**ЧТО ТРЕБУЕТСЯ СДЕЛАТЬ**
1. Перепишите без изменений часть текста о Бунине, которая открывается словами «Бунин стал первым» и завершается словами «отказываться не стал.».
2. Ответьте по тексту о Бунине на следующие вопросы:
(а) Кто из русских писателей раньше мог получить эту премию, но попросил исключить себя из числа претендентов?
(б) Какая часть денег ушла на помощь русским эмигрантам из составленного списка?
(в) В каком возрасте на Бунина свалилось богатство?
3. Подхватите текст о Бунине и допишите его продолжение, начиная после последнего приведенного предложения.

Бунин стал первым ее лауреатом среди русских писателей. Прежде была большая вероятность, что ее получит Толстой, но граф сам попросил исключить себя из числа претендентов. Бунин же отказываться не стал.
Большевики на это награждение страшно обиделись, заявив, что всё сделано из желания уязвить молодую Советскую страну, а по праву получить Нобеля должен был Горький. Даже если в награждении было много политики, Бунин не возражал. Он был очень зол на большевиков, на то, что они сделали с его родиной, и его Нобель выглядел не только личным достижением, но и победой всей русской эмиграции.
Из этой победы можно было извлечь и практическую пользу: в тот же вечер, когда Бунин узнал новости из Нобелевского комитета, он с домашними сел за стол и составил список из десятков русских эмигрантов, кому он поможет после получения денежного эквивалента премии.
На это ушла примерно треть денег. Остальные две трети разлетелись за следующие три года. Бунин, аристократ, «князь», эстет и сноб, по сути, никогда не знал достатка. Даже в тот год, когда он жил с женой-гречанкой в Одессе, Бунин нередко просил брата прислать «хоть десять рублей»: брать деньги у богатой родни писатель считал зазорным. И вот в возрасте 63 лет на него свалилось богатство, и Бунин не стал прятать его под подушку, а потратил широко, по-барски. Во второй половине 1930-х ему снова пришлось переходить на диету из вареной картошки.
Еще труднее жилось во время немецкой оккупации. В доме Буниных спасались от нацистов не только Маргарита Степун, но и другие знакомые евреи – пианист Александр Либерман с женой, писатель Александр Бахрах.
В военные годы, словно наперекор кошмару, творившемуся в мире, Бунин работал над одной из лучших своих книг – циклом рассказов «Темные аллеи». Впрочем, можно сказать, что он всегда работал наперекор безжалостной современности, сохраняя и воссоздавая в воображении читателей утраченное прошлое.

**ФРАГМЕНТЫ СТРОК**
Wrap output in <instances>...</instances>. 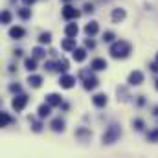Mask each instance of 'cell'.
Listing matches in <instances>:
<instances>
[{"label": "cell", "instance_id": "obj_36", "mask_svg": "<svg viewBox=\"0 0 158 158\" xmlns=\"http://www.w3.org/2000/svg\"><path fill=\"white\" fill-rule=\"evenodd\" d=\"M145 105H147L145 96H136V107H145Z\"/></svg>", "mask_w": 158, "mask_h": 158}, {"label": "cell", "instance_id": "obj_15", "mask_svg": "<svg viewBox=\"0 0 158 158\" xmlns=\"http://www.w3.org/2000/svg\"><path fill=\"white\" fill-rule=\"evenodd\" d=\"M76 138L81 142H88L92 138V131L88 127H79V129H76Z\"/></svg>", "mask_w": 158, "mask_h": 158}, {"label": "cell", "instance_id": "obj_28", "mask_svg": "<svg viewBox=\"0 0 158 158\" xmlns=\"http://www.w3.org/2000/svg\"><path fill=\"white\" fill-rule=\"evenodd\" d=\"M37 40H39V44H42V46H48L52 42V31H42Z\"/></svg>", "mask_w": 158, "mask_h": 158}, {"label": "cell", "instance_id": "obj_13", "mask_svg": "<svg viewBox=\"0 0 158 158\" xmlns=\"http://www.w3.org/2000/svg\"><path fill=\"white\" fill-rule=\"evenodd\" d=\"M46 103L52 105V107H61V105H63V96L57 94V92H50V94L46 96Z\"/></svg>", "mask_w": 158, "mask_h": 158}, {"label": "cell", "instance_id": "obj_45", "mask_svg": "<svg viewBox=\"0 0 158 158\" xmlns=\"http://www.w3.org/2000/svg\"><path fill=\"white\" fill-rule=\"evenodd\" d=\"M156 61H158V52H156Z\"/></svg>", "mask_w": 158, "mask_h": 158}, {"label": "cell", "instance_id": "obj_27", "mask_svg": "<svg viewBox=\"0 0 158 158\" xmlns=\"http://www.w3.org/2000/svg\"><path fill=\"white\" fill-rule=\"evenodd\" d=\"M68 68H70V64H68V61H66L64 57L57 59V72H61V74H66V72H68Z\"/></svg>", "mask_w": 158, "mask_h": 158}, {"label": "cell", "instance_id": "obj_10", "mask_svg": "<svg viewBox=\"0 0 158 158\" xmlns=\"http://www.w3.org/2000/svg\"><path fill=\"white\" fill-rule=\"evenodd\" d=\"M7 33H9V37H11V39L20 40V39H24V37H26V28H22V26H11Z\"/></svg>", "mask_w": 158, "mask_h": 158}, {"label": "cell", "instance_id": "obj_39", "mask_svg": "<svg viewBox=\"0 0 158 158\" xmlns=\"http://www.w3.org/2000/svg\"><path fill=\"white\" fill-rule=\"evenodd\" d=\"M149 68H151V72H153V74H158V61L151 63V64H149Z\"/></svg>", "mask_w": 158, "mask_h": 158}, {"label": "cell", "instance_id": "obj_12", "mask_svg": "<svg viewBox=\"0 0 158 158\" xmlns=\"http://www.w3.org/2000/svg\"><path fill=\"white\" fill-rule=\"evenodd\" d=\"M50 129H52L53 132H64V129H66V121L61 118V116H57V118L52 119V123H50Z\"/></svg>", "mask_w": 158, "mask_h": 158}, {"label": "cell", "instance_id": "obj_41", "mask_svg": "<svg viewBox=\"0 0 158 158\" xmlns=\"http://www.w3.org/2000/svg\"><path fill=\"white\" fill-rule=\"evenodd\" d=\"M7 72H9V74H15V72H17V66H15V64H9V66H7Z\"/></svg>", "mask_w": 158, "mask_h": 158}, {"label": "cell", "instance_id": "obj_40", "mask_svg": "<svg viewBox=\"0 0 158 158\" xmlns=\"http://www.w3.org/2000/svg\"><path fill=\"white\" fill-rule=\"evenodd\" d=\"M20 2H22L24 6H30V7H31V6H33V4H35L37 0H20Z\"/></svg>", "mask_w": 158, "mask_h": 158}, {"label": "cell", "instance_id": "obj_47", "mask_svg": "<svg viewBox=\"0 0 158 158\" xmlns=\"http://www.w3.org/2000/svg\"><path fill=\"white\" fill-rule=\"evenodd\" d=\"M101 2H109V0H101Z\"/></svg>", "mask_w": 158, "mask_h": 158}, {"label": "cell", "instance_id": "obj_46", "mask_svg": "<svg viewBox=\"0 0 158 158\" xmlns=\"http://www.w3.org/2000/svg\"><path fill=\"white\" fill-rule=\"evenodd\" d=\"M63 2H70V0H63Z\"/></svg>", "mask_w": 158, "mask_h": 158}, {"label": "cell", "instance_id": "obj_38", "mask_svg": "<svg viewBox=\"0 0 158 158\" xmlns=\"http://www.w3.org/2000/svg\"><path fill=\"white\" fill-rule=\"evenodd\" d=\"M13 55H15V57H22V55H24V50H22V48H15V50H13Z\"/></svg>", "mask_w": 158, "mask_h": 158}, {"label": "cell", "instance_id": "obj_17", "mask_svg": "<svg viewBox=\"0 0 158 158\" xmlns=\"http://www.w3.org/2000/svg\"><path fill=\"white\" fill-rule=\"evenodd\" d=\"M77 33H79V26L76 24V20H70L64 26V35L66 37H77Z\"/></svg>", "mask_w": 158, "mask_h": 158}, {"label": "cell", "instance_id": "obj_30", "mask_svg": "<svg viewBox=\"0 0 158 158\" xmlns=\"http://www.w3.org/2000/svg\"><path fill=\"white\" fill-rule=\"evenodd\" d=\"M11 20H13V13L9 9H4L2 11V24H11Z\"/></svg>", "mask_w": 158, "mask_h": 158}, {"label": "cell", "instance_id": "obj_22", "mask_svg": "<svg viewBox=\"0 0 158 158\" xmlns=\"http://www.w3.org/2000/svg\"><path fill=\"white\" fill-rule=\"evenodd\" d=\"M17 15H19V19H22V20H30V19H31V9H30V6L17 7Z\"/></svg>", "mask_w": 158, "mask_h": 158}, {"label": "cell", "instance_id": "obj_14", "mask_svg": "<svg viewBox=\"0 0 158 158\" xmlns=\"http://www.w3.org/2000/svg\"><path fill=\"white\" fill-rule=\"evenodd\" d=\"M26 83H28L31 88H40L42 83H44V79H42V76H37V74L30 72V76H28V79H26Z\"/></svg>", "mask_w": 158, "mask_h": 158}, {"label": "cell", "instance_id": "obj_21", "mask_svg": "<svg viewBox=\"0 0 158 158\" xmlns=\"http://www.w3.org/2000/svg\"><path fill=\"white\" fill-rule=\"evenodd\" d=\"M116 94H118V101H121V103H125V101H129L132 96L129 94V90H127V86H118L116 88Z\"/></svg>", "mask_w": 158, "mask_h": 158}, {"label": "cell", "instance_id": "obj_24", "mask_svg": "<svg viewBox=\"0 0 158 158\" xmlns=\"http://www.w3.org/2000/svg\"><path fill=\"white\" fill-rule=\"evenodd\" d=\"M31 55L39 61V59H46V48H42V44H39V46H35L33 50H31Z\"/></svg>", "mask_w": 158, "mask_h": 158}, {"label": "cell", "instance_id": "obj_3", "mask_svg": "<svg viewBox=\"0 0 158 158\" xmlns=\"http://www.w3.org/2000/svg\"><path fill=\"white\" fill-rule=\"evenodd\" d=\"M119 136H121V125L119 123H110L105 129V132L101 136V142H103V145H112L114 142L119 140Z\"/></svg>", "mask_w": 158, "mask_h": 158}, {"label": "cell", "instance_id": "obj_18", "mask_svg": "<svg viewBox=\"0 0 158 158\" xmlns=\"http://www.w3.org/2000/svg\"><path fill=\"white\" fill-rule=\"evenodd\" d=\"M52 109H53V107H52V105H48V103L44 101V103L40 105L39 109H37V118H40V119L48 118V116L52 114Z\"/></svg>", "mask_w": 158, "mask_h": 158}, {"label": "cell", "instance_id": "obj_7", "mask_svg": "<svg viewBox=\"0 0 158 158\" xmlns=\"http://www.w3.org/2000/svg\"><path fill=\"white\" fill-rule=\"evenodd\" d=\"M143 81H145V76H143L142 70H132V72L129 74V77H127L129 86H140Z\"/></svg>", "mask_w": 158, "mask_h": 158}, {"label": "cell", "instance_id": "obj_8", "mask_svg": "<svg viewBox=\"0 0 158 158\" xmlns=\"http://www.w3.org/2000/svg\"><path fill=\"white\" fill-rule=\"evenodd\" d=\"M107 103H109V96H107L105 92H98V94L92 96V105H94L96 109H105Z\"/></svg>", "mask_w": 158, "mask_h": 158}, {"label": "cell", "instance_id": "obj_4", "mask_svg": "<svg viewBox=\"0 0 158 158\" xmlns=\"http://www.w3.org/2000/svg\"><path fill=\"white\" fill-rule=\"evenodd\" d=\"M28 103H30V96L20 92V94H15V98L11 99V109H13L15 112H22Z\"/></svg>", "mask_w": 158, "mask_h": 158}, {"label": "cell", "instance_id": "obj_32", "mask_svg": "<svg viewBox=\"0 0 158 158\" xmlns=\"http://www.w3.org/2000/svg\"><path fill=\"white\" fill-rule=\"evenodd\" d=\"M96 11V6H94V2H85V6H83V13H86V15H92Z\"/></svg>", "mask_w": 158, "mask_h": 158}, {"label": "cell", "instance_id": "obj_5", "mask_svg": "<svg viewBox=\"0 0 158 158\" xmlns=\"http://www.w3.org/2000/svg\"><path fill=\"white\" fill-rule=\"evenodd\" d=\"M81 13H83V11H79L77 7H74L72 4H68V2H66V6H64V7H63V11H61V17H63L64 20H68V22H70V20H77L79 17H81Z\"/></svg>", "mask_w": 158, "mask_h": 158}, {"label": "cell", "instance_id": "obj_42", "mask_svg": "<svg viewBox=\"0 0 158 158\" xmlns=\"http://www.w3.org/2000/svg\"><path fill=\"white\" fill-rule=\"evenodd\" d=\"M61 109L66 112V110H70V103H66V101H63V105H61Z\"/></svg>", "mask_w": 158, "mask_h": 158}, {"label": "cell", "instance_id": "obj_9", "mask_svg": "<svg viewBox=\"0 0 158 158\" xmlns=\"http://www.w3.org/2000/svg\"><path fill=\"white\" fill-rule=\"evenodd\" d=\"M90 68H92L94 72H103V70L109 68V63H107V59H103V57H96V59L90 61Z\"/></svg>", "mask_w": 158, "mask_h": 158}, {"label": "cell", "instance_id": "obj_23", "mask_svg": "<svg viewBox=\"0 0 158 158\" xmlns=\"http://www.w3.org/2000/svg\"><path fill=\"white\" fill-rule=\"evenodd\" d=\"M24 68L28 70V72H35L37 70V59L31 55V57H26L24 59Z\"/></svg>", "mask_w": 158, "mask_h": 158}, {"label": "cell", "instance_id": "obj_11", "mask_svg": "<svg viewBox=\"0 0 158 158\" xmlns=\"http://www.w3.org/2000/svg\"><path fill=\"white\" fill-rule=\"evenodd\" d=\"M125 17H127V11H125L123 7H114V9H112V13H110V20H112L114 24L123 22V20H125Z\"/></svg>", "mask_w": 158, "mask_h": 158}, {"label": "cell", "instance_id": "obj_19", "mask_svg": "<svg viewBox=\"0 0 158 158\" xmlns=\"http://www.w3.org/2000/svg\"><path fill=\"white\" fill-rule=\"evenodd\" d=\"M98 31H99V24H98L96 20H90V22L85 26V33H86L88 37H94Z\"/></svg>", "mask_w": 158, "mask_h": 158}, {"label": "cell", "instance_id": "obj_31", "mask_svg": "<svg viewBox=\"0 0 158 158\" xmlns=\"http://www.w3.org/2000/svg\"><path fill=\"white\" fill-rule=\"evenodd\" d=\"M114 40H116V33H114V31H105V33H103V42L112 44Z\"/></svg>", "mask_w": 158, "mask_h": 158}, {"label": "cell", "instance_id": "obj_29", "mask_svg": "<svg viewBox=\"0 0 158 158\" xmlns=\"http://www.w3.org/2000/svg\"><path fill=\"white\" fill-rule=\"evenodd\" d=\"M132 129H136L138 132H142V131L145 129V121L142 118H134L132 119Z\"/></svg>", "mask_w": 158, "mask_h": 158}, {"label": "cell", "instance_id": "obj_20", "mask_svg": "<svg viewBox=\"0 0 158 158\" xmlns=\"http://www.w3.org/2000/svg\"><path fill=\"white\" fill-rule=\"evenodd\" d=\"M72 59H74L76 63H83V61L86 59V48H76V50L72 52Z\"/></svg>", "mask_w": 158, "mask_h": 158}, {"label": "cell", "instance_id": "obj_1", "mask_svg": "<svg viewBox=\"0 0 158 158\" xmlns=\"http://www.w3.org/2000/svg\"><path fill=\"white\" fill-rule=\"evenodd\" d=\"M109 53H110L112 59H127L132 53V44L129 40H123V39L114 40L110 44V48H109Z\"/></svg>", "mask_w": 158, "mask_h": 158}, {"label": "cell", "instance_id": "obj_35", "mask_svg": "<svg viewBox=\"0 0 158 158\" xmlns=\"http://www.w3.org/2000/svg\"><path fill=\"white\" fill-rule=\"evenodd\" d=\"M147 140H149V142H155V143H158V127L155 129V131L147 132Z\"/></svg>", "mask_w": 158, "mask_h": 158}, {"label": "cell", "instance_id": "obj_44", "mask_svg": "<svg viewBox=\"0 0 158 158\" xmlns=\"http://www.w3.org/2000/svg\"><path fill=\"white\" fill-rule=\"evenodd\" d=\"M155 88H156V90H158V79H156V83H155Z\"/></svg>", "mask_w": 158, "mask_h": 158}, {"label": "cell", "instance_id": "obj_43", "mask_svg": "<svg viewBox=\"0 0 158 158\" xmlns=\"http://www.w3.org/2000/svg\"><path fill=\"white\" fill-rule=\"evenodd\" d=\"M153 116L158 118V105H156V107H153Z\"/></svg>", "mask_w": 158, "mask_h": 158}, {"label": "cell", "instance_id": "obj_6", "mask_svg": "<svg viewBox=\"0 0 158 158\" xmlns=\"http://www.w3.org/2000/svg\"><path fill=\"white\" fill-rule=\"evenodd\" d=\"M76 83H77V77L76 76H72V74H61V77H59V86L61 88H64V90H70V88H74L76 86Z\"/></svg>", "mask_w": 158, "mask_h": 158}, {"label": "cell", "instance_id": "obj_37", "mask_svg": "<svg viewBox=\"0 0 158 158\" xmlns=\"http://www.w3.org/2000/svg\"><path fill=\"white\" fill-rule=\"evenodd\" d=\"M85 48H86V50H94V48H96V42L92 40V37H88V39L85 40Z\"/></svg>", "mask_w": 158, "mask_h": 158}, {"label": "cell", "instance_id": "obj_33", "mask_svg": "<svg viewBox=\"0 0 158 158\" xmlns=\"http://www.w3.org/2000/svg\"><path fill=\"white\" fill-rule=\"evenodd\" d=\"M44 70L46 72H55L57 70V61H46L44 63Z\"/></svg>", "mask_w": 158, "mask_h": 158}, {"label": "cell", "instance_id": "obj_25", "mask_svg": "<svg viewBox=\"0 0 158 158\" xmlns=\"http://www.w3.org/2000/svg\"><path fill=\"white\" fill-rule=\"evenodd\" d=\"M28 119H30V123H31V131H33V132H37V134H39V132H42V127H44V125H42L40 118L35 119L33 116H30Z\"/></svg>", "mask_w": 158, "mask_h": 158}, {"label": "cell", "instance_id": "obj_34", "mask_svg": "<svg viewBox=\"0 0 158 158\" xmlns=\"http://www.w3.org/2000/svg\"><path fill=\"white\" fill-rule=\"evenodd\" d=\"M7 90H9L11 94H20V92H22V85H19V83H11V85L7 86Z\"/></svg>", "mask_w": 158, "mask_h": 158}, {"label": "cell", "instance_id": "obj_2", "mask_svg": "<svg viewBox=\"0 0 158 158\" xmlns=\"http://www.w3.org/2000/svg\"><path fill=\"white\" fill-rule=\"evenodd\" d=\"M77 77L81 79L83 88H85L86 92H92V90H96V88L99 86V79L94 76V70H92V68H81L77 72Z\"/></svg>", "mask_w": 158, "mask_h": 158}, {"label": "cell", "instance_id": "obj_26", "mask_svg": "<svg viewBox=\"0 0 158 158\" xmlns=\"http://www.w3.org/2000/svg\"><path fill=\"white\" fill-rule=\"evenodd\" d=\"M0 123H2V127H9V125H13V123H15V118H11V116H9V112L2 110V116H0Z\"/></svg>", "mask_w": 158, "mask_h": 158}, {"label": "cell", "instance_id": "obj_16", "mask_svg": "<svg viewBox=\"0 0 158 158\" xmlns=\"http://www.w3.org/2000/svg\"><path fill=\"white\" fill-rule=\"evenodd\" d=\"M61 48L64 52H74L77 48V42H76V37H66V39L61 40Z\"/></svg>", "mask_w": 158, "mask_h": 158}]
</instances>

**СПИСОК ОТВЕТОВ**
1.
Бунин стал первым ее лауреатом среди русских писателей. Прежде была большая вероятность, что ее получит Толстой, но граф сам попросил исключить себя из числа претендентов. Бунин же отказываться не стал.

2.
(а) Толстой.
(б) Примерно треть.
(в) В 63 года.

3.
Прежде крайне неприязненно относившийся к СССР, во время войны Бунин оставил в стороне все претензии к большевикам и, переживая за родную землю, ежедневно следил сначала за отступлением советских войск, а затем за их наступлением. По воспоминаниям Бахраха, перед началом Тегеранской конференции 1943 года Бунин говорил: «Нет, вы подумайте, до чего дошло – Сталин летит в Персию, а я дрожу, чтобы с ним, не дай Бог, чего в дороге не случилось!»
Могло показаться, что писатель созрел для возвращения в Россию, подобно тому, как его друг Куприн вернулся в 1937-м и был принят с великим почетом. Тем более что после разгрома нацистов советская власть принялась активно призывать эмигрантов переселяться в СССР. Это было очень важно в идеологическом плане: показать всему миру, что Советский Союз – цивилизованная страна.
Некоторые верили увещеваниям и возвращались. Кто-то получал почести, как скульптор Коненков, а кто-то, не успев навестить родные края, сразу отправлялся на лесоповал.
Вряд ли с нобелевским лауреатом обошлись бы столь сурово; ему была уготована роль престижного украшения советской власти. Даже начали готовить к изданию собрание сочинений, а до того в СССР он был под запретом. Бунин же, узнав об этом, потребовал без его ведома ничего не публиковать.
Уговорить старого писателя отправили Константина Симонова. Он был не только поэтом, военкором и харизматичной личностью, но и аристократом по происхождению. Возможно, подразумевалось, что последнее обстоятельство поможет ему найти с Буниным общий язык.
Но Бунин оказался непрост. В самом начале беседы он как бы невинно поинтересовался у Симонова судьбой Бабеля, Пильняка и других репрессированных писателей. Симонову ответить было нечего. И хотя после долгого разговора расстались «на дружеской ноте», решение Бунина было непреклонным: «Спасибо, лучше вы к нам».
Бунин умер 8 ноября 1953-го – через полгода после Сталина. Спустя три года в СССР вышло пятитомное собрание сочинений Бунина, и у себя на родине он стал обязательным к прочтению классиком.
В последний день земной жизни, уже немощный, он продолжал размышлять о писательстве, о любимом Толстом, досадуя: «До сих пор не могу понять, для чего понадобилось ему включить в «Воскресение» такие ненужные, такие нехудожественные страницы» (имелось в виду описание службы в тюремной церкви).
Один из биографов Бунина, замечательный драматург и прозаик Михаил Рощин назвал Бунина «князем-рыцарем» нашей литературы, который «собою, всей жизнью утвердил, что значит быть русским писателем, – каждой строчкой».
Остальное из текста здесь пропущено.